Let's use the initial condition first. When the ball is hit, its velocity v is given as 20 m/s. Therefore:
v = dx/dt
20 = dx/dt (Equation 1)
Now, let's use the final condition. When the ball returns to the hitter, its velocity v is given as 2 m/s. Therefore:
v = dx/dt
2 = dx/dt (Equation 2)
We need to solve Equations 1 and 2 along with the equation of motion to find the value of c.
m * d^2x/dt^2 + c * dx/dt + k * x = 0
Substituting the initial condition into the equation of motion:
(0.5) * d^2x/dt^2 + c * 20 + (4) * x = 0
0.5 * d^2x/dt^2 + 4 * x = -20c (Equation 3)

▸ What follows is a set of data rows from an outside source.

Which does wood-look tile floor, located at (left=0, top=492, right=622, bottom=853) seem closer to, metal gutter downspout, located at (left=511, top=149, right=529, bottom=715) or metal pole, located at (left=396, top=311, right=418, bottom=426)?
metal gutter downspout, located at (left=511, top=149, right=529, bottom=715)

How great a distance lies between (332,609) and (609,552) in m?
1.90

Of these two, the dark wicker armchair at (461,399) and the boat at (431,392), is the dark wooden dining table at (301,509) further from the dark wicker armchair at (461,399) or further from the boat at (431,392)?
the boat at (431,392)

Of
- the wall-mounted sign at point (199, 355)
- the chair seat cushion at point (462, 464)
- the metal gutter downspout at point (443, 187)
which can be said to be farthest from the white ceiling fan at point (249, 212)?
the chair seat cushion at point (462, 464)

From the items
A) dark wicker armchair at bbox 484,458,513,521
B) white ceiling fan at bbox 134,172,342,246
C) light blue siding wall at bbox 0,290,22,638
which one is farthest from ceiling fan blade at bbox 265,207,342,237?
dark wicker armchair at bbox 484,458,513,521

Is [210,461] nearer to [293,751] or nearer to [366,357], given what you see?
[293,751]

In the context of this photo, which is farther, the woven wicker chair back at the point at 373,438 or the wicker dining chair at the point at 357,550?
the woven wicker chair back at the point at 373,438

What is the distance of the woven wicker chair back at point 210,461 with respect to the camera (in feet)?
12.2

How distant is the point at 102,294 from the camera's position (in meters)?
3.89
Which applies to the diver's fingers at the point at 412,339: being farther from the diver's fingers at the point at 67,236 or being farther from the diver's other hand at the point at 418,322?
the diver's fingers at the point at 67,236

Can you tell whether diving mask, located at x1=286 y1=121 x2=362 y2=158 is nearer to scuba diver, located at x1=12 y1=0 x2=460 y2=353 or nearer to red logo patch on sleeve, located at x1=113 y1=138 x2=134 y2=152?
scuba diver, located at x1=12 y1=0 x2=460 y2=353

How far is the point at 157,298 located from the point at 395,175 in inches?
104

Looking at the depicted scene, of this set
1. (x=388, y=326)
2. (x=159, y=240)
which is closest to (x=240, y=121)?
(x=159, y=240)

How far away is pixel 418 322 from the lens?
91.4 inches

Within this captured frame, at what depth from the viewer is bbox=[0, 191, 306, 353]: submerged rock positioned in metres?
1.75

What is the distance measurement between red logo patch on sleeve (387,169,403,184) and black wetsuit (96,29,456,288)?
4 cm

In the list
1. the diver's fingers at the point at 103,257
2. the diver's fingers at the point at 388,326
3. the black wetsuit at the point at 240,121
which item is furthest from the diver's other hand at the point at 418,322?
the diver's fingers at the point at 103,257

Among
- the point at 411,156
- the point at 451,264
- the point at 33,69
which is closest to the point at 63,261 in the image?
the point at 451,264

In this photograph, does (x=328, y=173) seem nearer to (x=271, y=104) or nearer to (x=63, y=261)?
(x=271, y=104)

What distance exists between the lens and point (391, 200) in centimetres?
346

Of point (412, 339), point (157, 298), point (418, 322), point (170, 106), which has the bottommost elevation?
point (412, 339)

Substituting the final condition into the equation of motion:
(0.5) * d^2x/dt^2 + c * 2 + (4) * x = 0
0.5 * d^2x/dt^2 + 4 * x = -2c (Equation 4)
Now, we need to subtract Equation 4 from Equation 3 to eliminate the c term:
(-20c) - (-2c) = 0
-20c + 2c = 0
-18c = 0
From this, we can see that c must be equal to zero, which implies that there should be no damping (dashpot should have no strength).
Therefore, in order for the ball to return to the hitter at a speed of 2 m/s, there should be no damping in the system (no strength in the dashpot).